Democracy only goes so far.
All those buzzwords they use need definitions with new buzzwords whose interpretation lies in the eye of the "public opinion" which is so easy to manipulate in these times of newspapers, TV and internet.
Do you think the US is democratic? I mean really democratic? Or any other nation?

KettleWhistle
04-15-2005, 01:19 PM
"Electing most of the officials by citizens" does not qualify the government as being democratic when the choice is limited to a handful of lobby-ized parties, whose differences are marginal at best, whose leading clique is not really bound to what they have promised once, when the actual "democratically" elected government does not have to ask their citizens within long periods of time if they still act with the citizens' legitimation.
If the elections are free, then by definition it is democracy.


Do you think the US is democratic? I mean really democratic? Or any other nation? Yes. The US most certainly is democratic, as are many other nations. Here, you can vote for whoever you want, or even write-in candidates who are not on the ballot.
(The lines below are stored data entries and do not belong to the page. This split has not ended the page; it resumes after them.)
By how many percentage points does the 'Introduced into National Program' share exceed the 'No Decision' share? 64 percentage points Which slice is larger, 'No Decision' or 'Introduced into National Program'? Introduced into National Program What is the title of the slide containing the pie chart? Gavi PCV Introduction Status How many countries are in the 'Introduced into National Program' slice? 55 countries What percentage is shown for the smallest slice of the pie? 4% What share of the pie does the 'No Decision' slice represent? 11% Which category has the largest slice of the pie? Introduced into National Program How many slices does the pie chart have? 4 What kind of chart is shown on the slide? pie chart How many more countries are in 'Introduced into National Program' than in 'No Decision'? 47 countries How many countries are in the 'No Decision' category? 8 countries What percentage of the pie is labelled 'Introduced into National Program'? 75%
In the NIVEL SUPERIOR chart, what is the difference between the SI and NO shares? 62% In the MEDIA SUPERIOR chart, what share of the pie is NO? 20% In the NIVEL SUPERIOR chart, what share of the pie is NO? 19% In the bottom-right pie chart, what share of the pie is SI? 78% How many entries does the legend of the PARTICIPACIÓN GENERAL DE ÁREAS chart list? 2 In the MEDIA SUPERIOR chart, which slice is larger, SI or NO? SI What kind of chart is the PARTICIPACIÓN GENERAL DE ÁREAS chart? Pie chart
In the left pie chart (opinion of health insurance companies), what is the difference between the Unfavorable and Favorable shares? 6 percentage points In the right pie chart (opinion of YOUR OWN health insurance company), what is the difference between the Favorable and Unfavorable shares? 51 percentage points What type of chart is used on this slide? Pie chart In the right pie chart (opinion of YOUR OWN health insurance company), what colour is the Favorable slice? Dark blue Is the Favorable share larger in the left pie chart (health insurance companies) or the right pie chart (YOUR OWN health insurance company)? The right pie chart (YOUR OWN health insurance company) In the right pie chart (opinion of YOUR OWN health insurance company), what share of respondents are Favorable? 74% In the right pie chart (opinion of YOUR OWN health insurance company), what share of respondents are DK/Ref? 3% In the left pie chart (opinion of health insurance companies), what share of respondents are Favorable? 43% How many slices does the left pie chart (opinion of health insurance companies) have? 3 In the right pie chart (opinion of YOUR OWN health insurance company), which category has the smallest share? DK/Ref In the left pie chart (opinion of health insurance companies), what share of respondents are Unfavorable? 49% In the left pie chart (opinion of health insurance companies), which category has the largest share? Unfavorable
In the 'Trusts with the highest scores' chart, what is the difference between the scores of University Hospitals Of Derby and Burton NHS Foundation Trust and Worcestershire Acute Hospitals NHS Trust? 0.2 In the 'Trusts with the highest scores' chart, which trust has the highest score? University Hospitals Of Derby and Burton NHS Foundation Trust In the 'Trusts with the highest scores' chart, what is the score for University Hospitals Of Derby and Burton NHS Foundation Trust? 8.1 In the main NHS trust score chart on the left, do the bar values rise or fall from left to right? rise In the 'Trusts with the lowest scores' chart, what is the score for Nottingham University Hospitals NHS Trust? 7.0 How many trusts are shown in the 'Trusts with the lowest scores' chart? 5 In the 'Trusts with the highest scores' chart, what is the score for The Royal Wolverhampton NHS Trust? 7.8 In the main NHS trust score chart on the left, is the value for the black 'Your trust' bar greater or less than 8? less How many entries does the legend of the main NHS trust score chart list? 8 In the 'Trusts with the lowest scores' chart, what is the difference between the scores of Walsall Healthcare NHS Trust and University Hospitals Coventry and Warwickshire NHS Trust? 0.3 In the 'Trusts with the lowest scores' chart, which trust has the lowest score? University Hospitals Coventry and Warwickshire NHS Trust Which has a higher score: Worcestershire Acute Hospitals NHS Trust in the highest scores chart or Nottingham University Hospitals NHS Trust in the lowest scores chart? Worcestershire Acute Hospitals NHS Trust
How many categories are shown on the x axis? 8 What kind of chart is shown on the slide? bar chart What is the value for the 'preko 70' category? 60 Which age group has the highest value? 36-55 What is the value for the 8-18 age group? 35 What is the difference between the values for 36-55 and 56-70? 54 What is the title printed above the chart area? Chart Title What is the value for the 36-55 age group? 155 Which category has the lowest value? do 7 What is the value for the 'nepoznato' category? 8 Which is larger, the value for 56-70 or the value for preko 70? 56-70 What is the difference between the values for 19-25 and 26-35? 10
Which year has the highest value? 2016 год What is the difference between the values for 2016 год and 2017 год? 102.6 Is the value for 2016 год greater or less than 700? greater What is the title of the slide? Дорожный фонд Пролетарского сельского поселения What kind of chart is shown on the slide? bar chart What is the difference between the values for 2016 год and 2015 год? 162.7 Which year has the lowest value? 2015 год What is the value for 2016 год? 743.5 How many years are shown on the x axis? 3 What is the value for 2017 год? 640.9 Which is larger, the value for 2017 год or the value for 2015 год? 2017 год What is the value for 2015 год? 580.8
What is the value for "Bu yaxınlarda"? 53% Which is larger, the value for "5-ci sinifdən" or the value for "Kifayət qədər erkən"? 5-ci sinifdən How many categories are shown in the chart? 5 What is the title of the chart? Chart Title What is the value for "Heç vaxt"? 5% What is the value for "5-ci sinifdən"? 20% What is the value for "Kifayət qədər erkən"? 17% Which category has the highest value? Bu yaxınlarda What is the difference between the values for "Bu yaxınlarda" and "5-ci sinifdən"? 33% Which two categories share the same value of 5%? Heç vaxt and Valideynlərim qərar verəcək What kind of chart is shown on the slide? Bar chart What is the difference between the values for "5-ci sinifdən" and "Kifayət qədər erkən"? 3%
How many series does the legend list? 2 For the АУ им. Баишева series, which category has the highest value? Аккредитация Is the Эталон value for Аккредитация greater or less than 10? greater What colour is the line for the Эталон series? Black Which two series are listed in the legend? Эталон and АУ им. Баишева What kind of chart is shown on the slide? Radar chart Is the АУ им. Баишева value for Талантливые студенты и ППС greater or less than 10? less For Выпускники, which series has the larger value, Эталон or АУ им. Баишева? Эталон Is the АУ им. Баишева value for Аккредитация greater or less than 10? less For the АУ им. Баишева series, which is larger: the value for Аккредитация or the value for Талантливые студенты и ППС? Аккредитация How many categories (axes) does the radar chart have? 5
Whether the parties are lobby-ized or not really doesn't matter that much, since that's a matter of politics, and is unrelated to the nature and conduct of the elections.

Roland
04-19-2005, 11:54 PM
If the elections are free, then by definition it is democracy.So the definition is inadequate - at least for me.


Yes. The US most certainly is democratic, as are many other nations. Here, you can vote for whoever you want, or even write-in candidates who are not on the ballot. Whether the parties are lobby-ized or not really doesn't matter that much, since that's a matter of politics, and is unrelated to the nature and conduct of the elections.
Which means: Democracy needs a more effective protection against the tides of politics. Otherwise demoracy becomes a hollow formality. The german history alone has enough examples for the perishableness of democracy. You won't feel it, until it is too late - again.